**TASK INSTRUCTIONS**
Each entry should be printed exactly, with its images omitted.

*-*-*

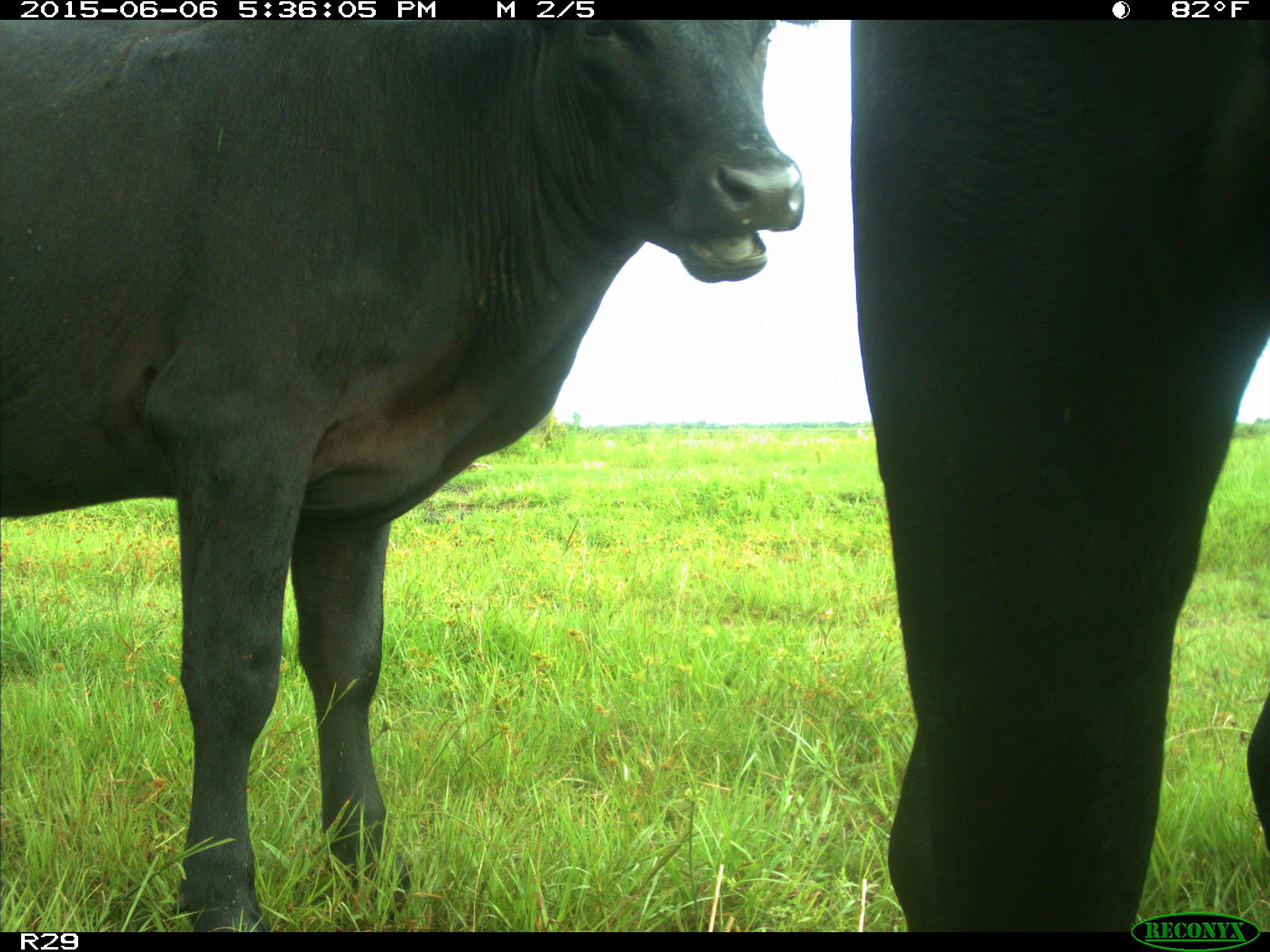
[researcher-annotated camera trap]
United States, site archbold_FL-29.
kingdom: Animalia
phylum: Chordata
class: Mammalia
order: Artiodactyla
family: Bovidae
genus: Bos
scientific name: Bos taurus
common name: domestic cow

*-*-*

**RESULT**
[researcher-annotated camera trap]
United States, site archbold_FL-29.
kingdom: Animalia
phylum: Chordata
class: Mammalia
order: Artiodactyla
family: Bovidae
genus: Bos
scientific name: Bos taurus
common name: domestic cow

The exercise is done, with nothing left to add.